(REQUIRED WORK) Find the lines of data that contain the string "javascript", then list them.

┏━━

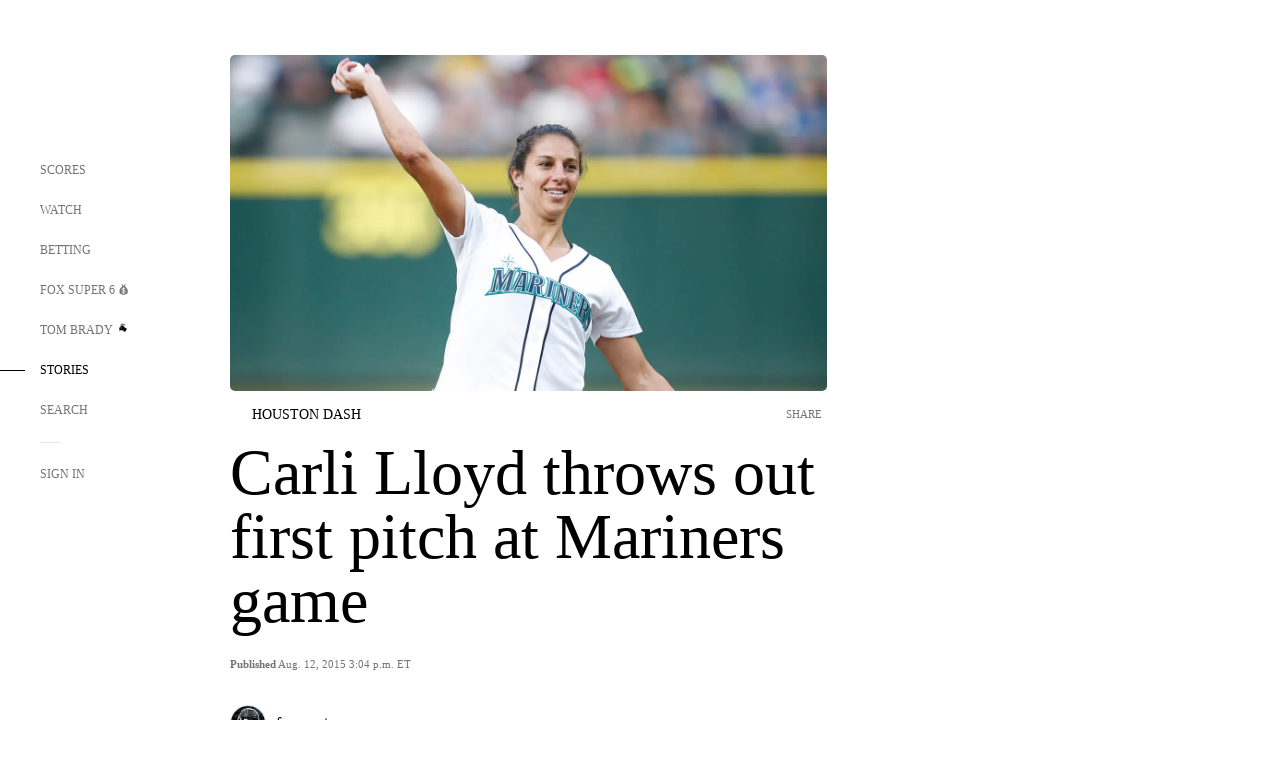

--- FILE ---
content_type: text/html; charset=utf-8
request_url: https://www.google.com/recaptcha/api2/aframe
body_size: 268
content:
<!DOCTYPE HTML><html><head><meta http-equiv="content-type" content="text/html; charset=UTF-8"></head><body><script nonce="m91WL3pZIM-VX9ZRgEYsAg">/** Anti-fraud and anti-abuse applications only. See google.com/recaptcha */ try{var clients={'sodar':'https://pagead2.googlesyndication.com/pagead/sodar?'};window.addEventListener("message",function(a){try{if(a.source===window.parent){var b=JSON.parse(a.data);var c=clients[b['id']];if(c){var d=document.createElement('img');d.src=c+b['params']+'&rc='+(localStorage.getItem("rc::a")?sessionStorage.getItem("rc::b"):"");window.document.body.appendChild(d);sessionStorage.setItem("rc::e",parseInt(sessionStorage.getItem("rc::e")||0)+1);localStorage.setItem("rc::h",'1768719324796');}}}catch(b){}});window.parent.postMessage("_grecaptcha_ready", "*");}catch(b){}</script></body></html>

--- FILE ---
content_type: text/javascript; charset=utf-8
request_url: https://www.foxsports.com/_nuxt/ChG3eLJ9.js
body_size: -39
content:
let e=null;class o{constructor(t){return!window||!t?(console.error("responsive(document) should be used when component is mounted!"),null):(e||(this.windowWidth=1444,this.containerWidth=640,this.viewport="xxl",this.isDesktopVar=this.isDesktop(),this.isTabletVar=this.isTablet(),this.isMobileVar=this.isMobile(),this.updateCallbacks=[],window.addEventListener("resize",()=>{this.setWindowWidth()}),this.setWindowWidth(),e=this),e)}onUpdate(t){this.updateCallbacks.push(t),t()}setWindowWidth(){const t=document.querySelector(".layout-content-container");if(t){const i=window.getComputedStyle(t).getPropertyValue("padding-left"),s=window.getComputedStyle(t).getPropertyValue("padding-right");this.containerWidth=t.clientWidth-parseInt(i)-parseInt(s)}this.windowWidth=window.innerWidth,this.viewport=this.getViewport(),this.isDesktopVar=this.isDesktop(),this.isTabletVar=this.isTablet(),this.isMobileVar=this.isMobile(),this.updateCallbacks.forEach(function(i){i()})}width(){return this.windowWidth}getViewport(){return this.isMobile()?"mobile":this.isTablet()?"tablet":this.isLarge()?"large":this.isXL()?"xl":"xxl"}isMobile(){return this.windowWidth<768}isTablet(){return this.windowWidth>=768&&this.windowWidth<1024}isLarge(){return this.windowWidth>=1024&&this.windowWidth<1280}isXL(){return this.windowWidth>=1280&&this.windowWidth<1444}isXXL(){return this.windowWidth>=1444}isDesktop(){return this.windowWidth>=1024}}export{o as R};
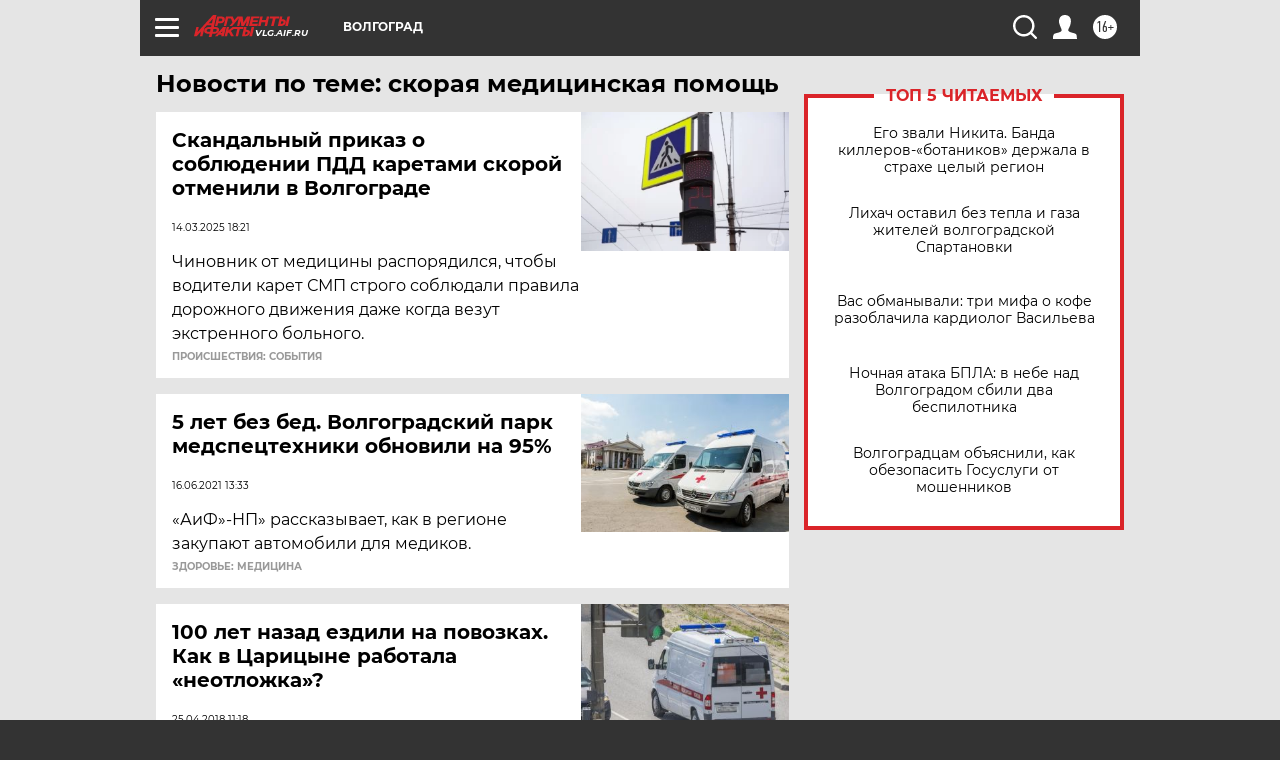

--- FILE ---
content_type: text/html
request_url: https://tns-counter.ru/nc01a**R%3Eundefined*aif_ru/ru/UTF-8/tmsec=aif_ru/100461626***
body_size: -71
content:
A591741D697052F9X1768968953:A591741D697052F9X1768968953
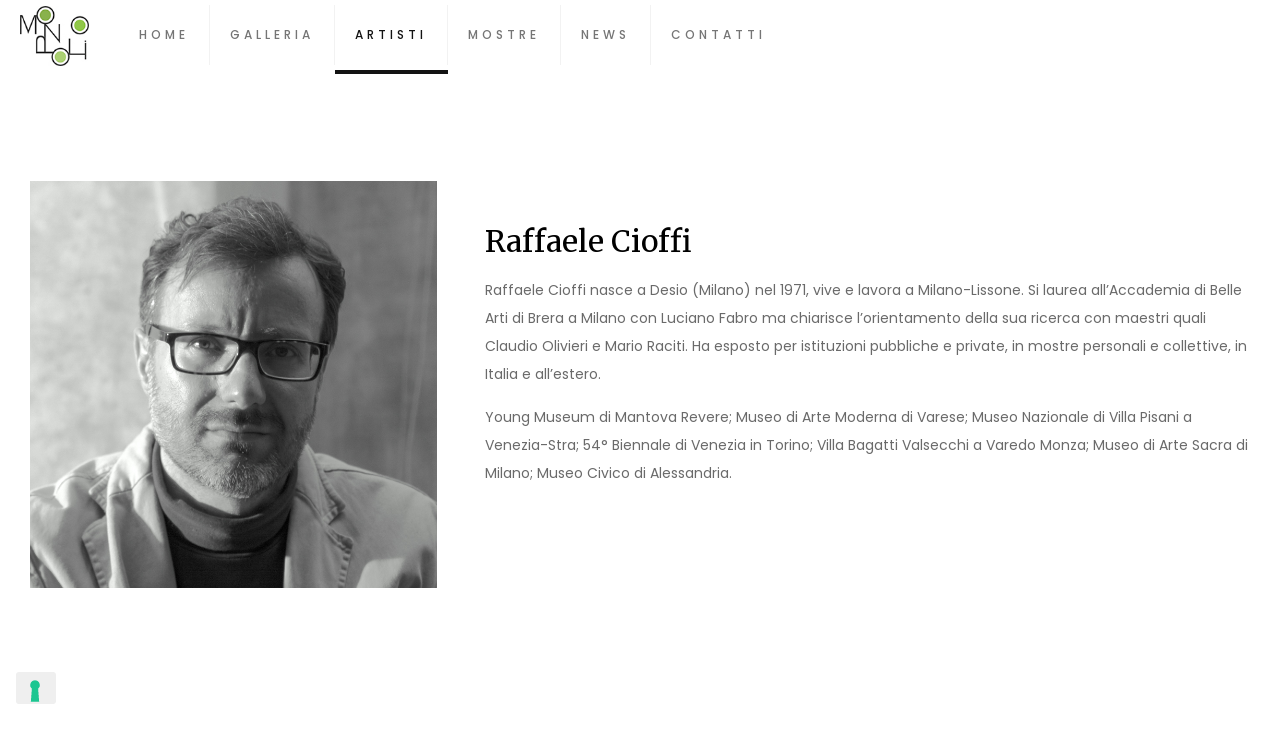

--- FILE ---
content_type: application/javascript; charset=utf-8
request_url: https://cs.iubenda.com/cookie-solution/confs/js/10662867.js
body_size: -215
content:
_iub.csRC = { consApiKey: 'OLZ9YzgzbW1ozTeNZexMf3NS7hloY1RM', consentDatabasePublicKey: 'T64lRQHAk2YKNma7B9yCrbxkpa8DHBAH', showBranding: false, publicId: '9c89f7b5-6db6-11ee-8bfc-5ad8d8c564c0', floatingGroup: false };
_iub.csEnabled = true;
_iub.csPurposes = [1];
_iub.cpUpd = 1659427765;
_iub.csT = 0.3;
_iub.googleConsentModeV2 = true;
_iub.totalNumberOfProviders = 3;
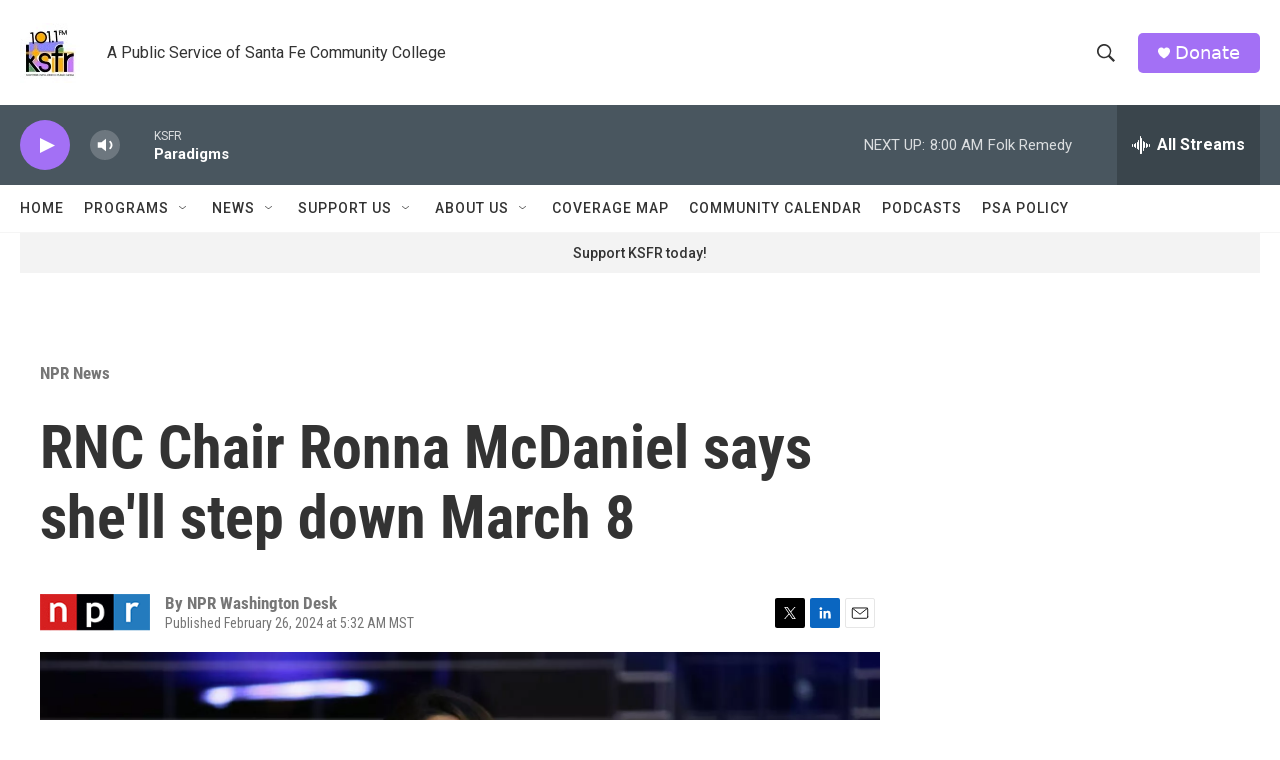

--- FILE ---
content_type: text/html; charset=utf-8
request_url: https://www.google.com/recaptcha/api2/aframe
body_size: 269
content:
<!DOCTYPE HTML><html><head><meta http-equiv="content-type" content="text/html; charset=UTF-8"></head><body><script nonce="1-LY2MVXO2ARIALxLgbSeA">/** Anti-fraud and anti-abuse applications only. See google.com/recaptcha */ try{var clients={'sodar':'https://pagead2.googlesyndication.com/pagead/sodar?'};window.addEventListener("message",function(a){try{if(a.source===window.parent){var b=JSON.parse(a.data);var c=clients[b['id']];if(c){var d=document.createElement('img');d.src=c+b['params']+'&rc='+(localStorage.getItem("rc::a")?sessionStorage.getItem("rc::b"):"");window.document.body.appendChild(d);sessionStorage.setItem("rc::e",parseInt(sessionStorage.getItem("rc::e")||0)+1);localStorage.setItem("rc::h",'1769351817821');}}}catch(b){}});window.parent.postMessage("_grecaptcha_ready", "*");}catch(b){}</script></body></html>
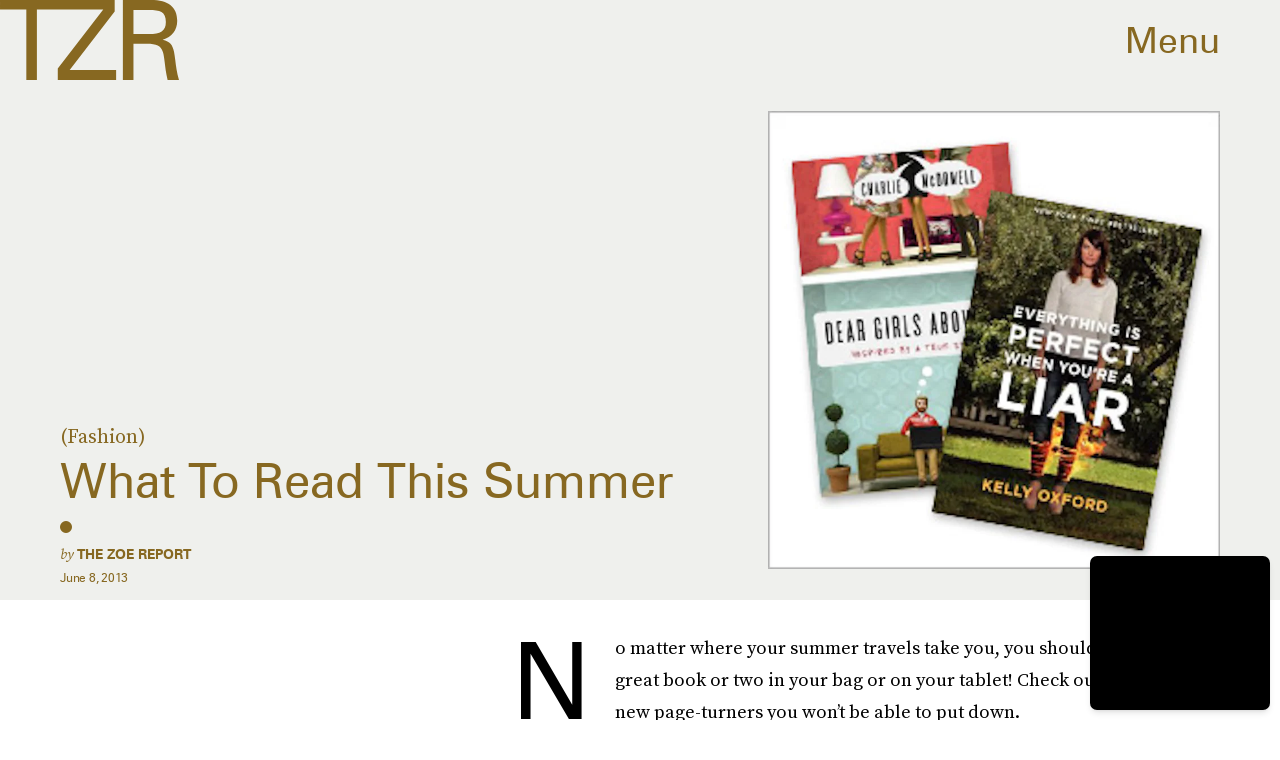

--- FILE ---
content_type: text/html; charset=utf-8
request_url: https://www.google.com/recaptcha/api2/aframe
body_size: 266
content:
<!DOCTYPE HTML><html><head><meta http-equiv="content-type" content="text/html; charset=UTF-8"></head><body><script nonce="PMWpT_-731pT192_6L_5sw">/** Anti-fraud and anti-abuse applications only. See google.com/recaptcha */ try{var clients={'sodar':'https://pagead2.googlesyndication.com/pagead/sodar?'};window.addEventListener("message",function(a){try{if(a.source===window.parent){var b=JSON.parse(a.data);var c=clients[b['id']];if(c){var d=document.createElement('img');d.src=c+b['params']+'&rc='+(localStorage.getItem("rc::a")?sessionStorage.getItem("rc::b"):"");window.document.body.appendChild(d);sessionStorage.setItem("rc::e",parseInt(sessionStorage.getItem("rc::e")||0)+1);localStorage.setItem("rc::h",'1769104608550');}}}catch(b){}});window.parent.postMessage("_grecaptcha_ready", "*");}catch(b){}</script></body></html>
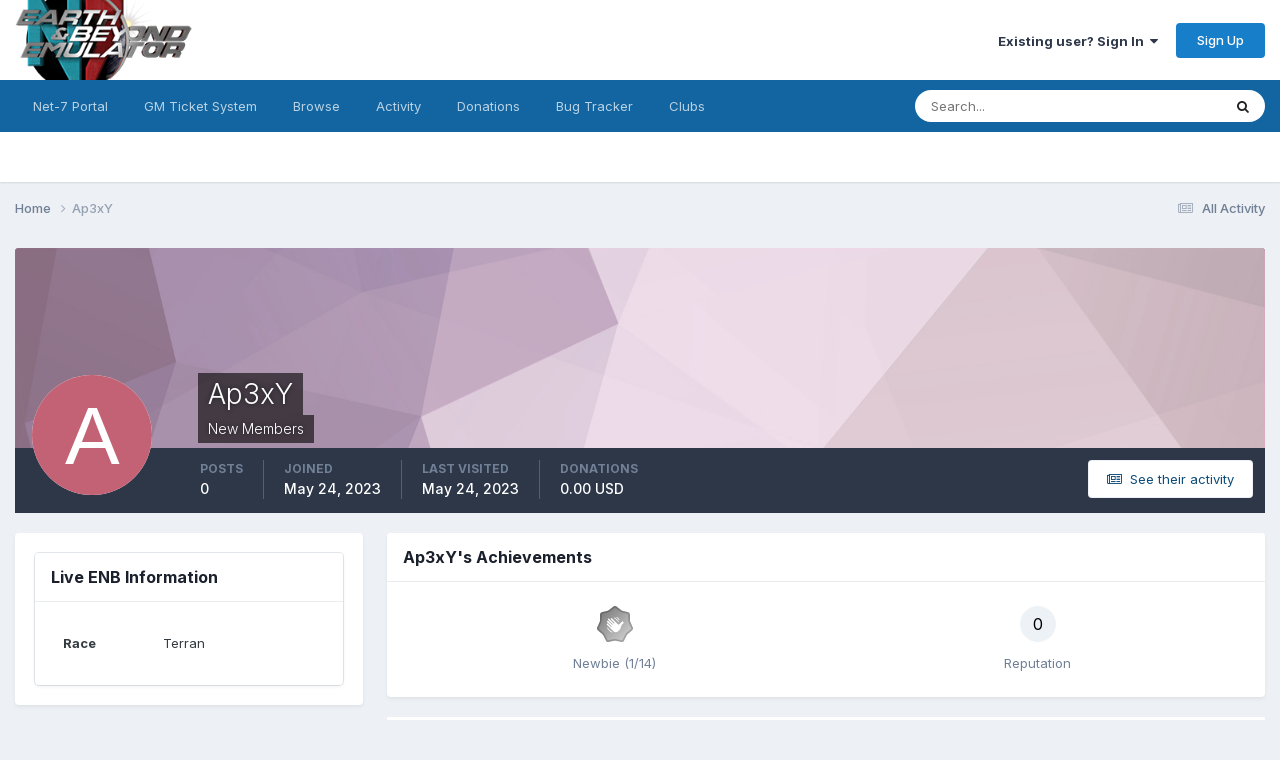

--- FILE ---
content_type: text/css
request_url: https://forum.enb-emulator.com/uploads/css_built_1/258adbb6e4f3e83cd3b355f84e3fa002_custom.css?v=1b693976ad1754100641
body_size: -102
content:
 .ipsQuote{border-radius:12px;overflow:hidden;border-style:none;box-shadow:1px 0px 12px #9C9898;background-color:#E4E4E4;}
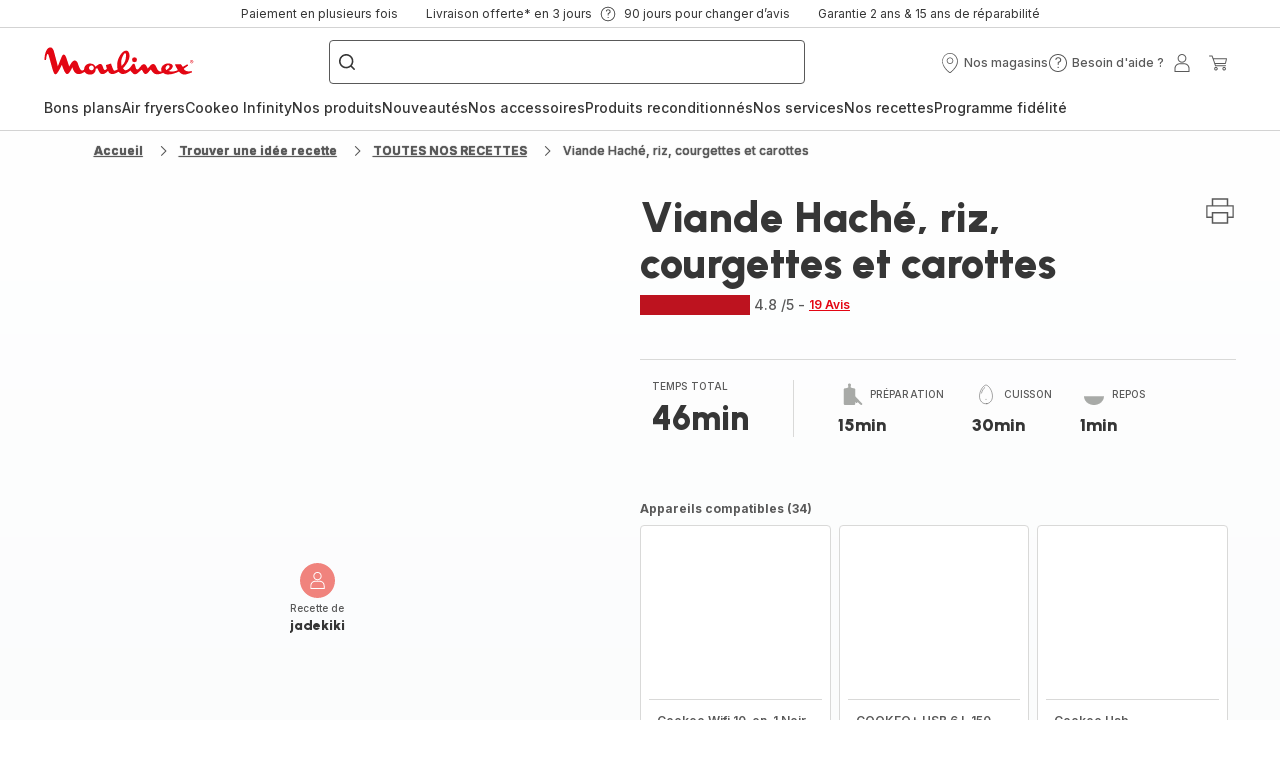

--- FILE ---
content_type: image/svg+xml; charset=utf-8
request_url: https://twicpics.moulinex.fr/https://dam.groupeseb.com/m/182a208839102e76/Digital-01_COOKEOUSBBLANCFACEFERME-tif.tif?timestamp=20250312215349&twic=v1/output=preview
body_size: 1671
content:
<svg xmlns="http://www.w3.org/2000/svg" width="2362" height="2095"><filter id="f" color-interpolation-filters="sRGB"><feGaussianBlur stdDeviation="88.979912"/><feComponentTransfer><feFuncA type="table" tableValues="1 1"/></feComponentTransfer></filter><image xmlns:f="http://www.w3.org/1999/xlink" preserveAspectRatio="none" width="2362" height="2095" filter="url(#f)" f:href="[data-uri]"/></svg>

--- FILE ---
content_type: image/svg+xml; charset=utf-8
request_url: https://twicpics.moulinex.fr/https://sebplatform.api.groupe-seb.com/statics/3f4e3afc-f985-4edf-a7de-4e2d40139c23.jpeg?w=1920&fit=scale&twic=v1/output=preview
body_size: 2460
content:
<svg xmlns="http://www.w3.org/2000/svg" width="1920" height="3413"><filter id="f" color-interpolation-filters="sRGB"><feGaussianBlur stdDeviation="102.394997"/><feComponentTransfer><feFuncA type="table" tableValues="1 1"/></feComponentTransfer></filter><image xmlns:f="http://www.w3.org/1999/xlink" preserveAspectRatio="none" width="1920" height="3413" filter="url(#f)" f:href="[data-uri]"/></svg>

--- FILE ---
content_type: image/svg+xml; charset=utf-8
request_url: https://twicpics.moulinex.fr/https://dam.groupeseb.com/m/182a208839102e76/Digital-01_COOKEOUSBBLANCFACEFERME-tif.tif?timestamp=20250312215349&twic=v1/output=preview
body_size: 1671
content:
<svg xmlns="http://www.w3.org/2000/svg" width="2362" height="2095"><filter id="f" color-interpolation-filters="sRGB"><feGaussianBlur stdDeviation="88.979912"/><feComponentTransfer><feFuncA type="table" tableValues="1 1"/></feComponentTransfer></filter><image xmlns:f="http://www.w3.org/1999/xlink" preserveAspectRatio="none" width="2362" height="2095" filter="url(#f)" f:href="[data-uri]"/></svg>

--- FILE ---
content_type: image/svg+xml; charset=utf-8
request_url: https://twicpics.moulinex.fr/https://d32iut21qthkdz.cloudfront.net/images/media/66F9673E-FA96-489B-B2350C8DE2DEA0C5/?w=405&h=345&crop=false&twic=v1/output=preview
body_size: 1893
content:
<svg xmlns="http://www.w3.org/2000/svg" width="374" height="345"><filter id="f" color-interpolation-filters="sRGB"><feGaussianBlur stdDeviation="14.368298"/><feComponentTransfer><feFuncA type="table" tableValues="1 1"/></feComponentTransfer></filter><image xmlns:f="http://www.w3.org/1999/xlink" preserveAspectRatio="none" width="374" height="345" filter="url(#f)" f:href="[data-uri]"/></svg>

┗━━

(ANSWER BOX)
content_type: text/javascript; charset=utf-8
content_type: application/javascript; charset=utf-8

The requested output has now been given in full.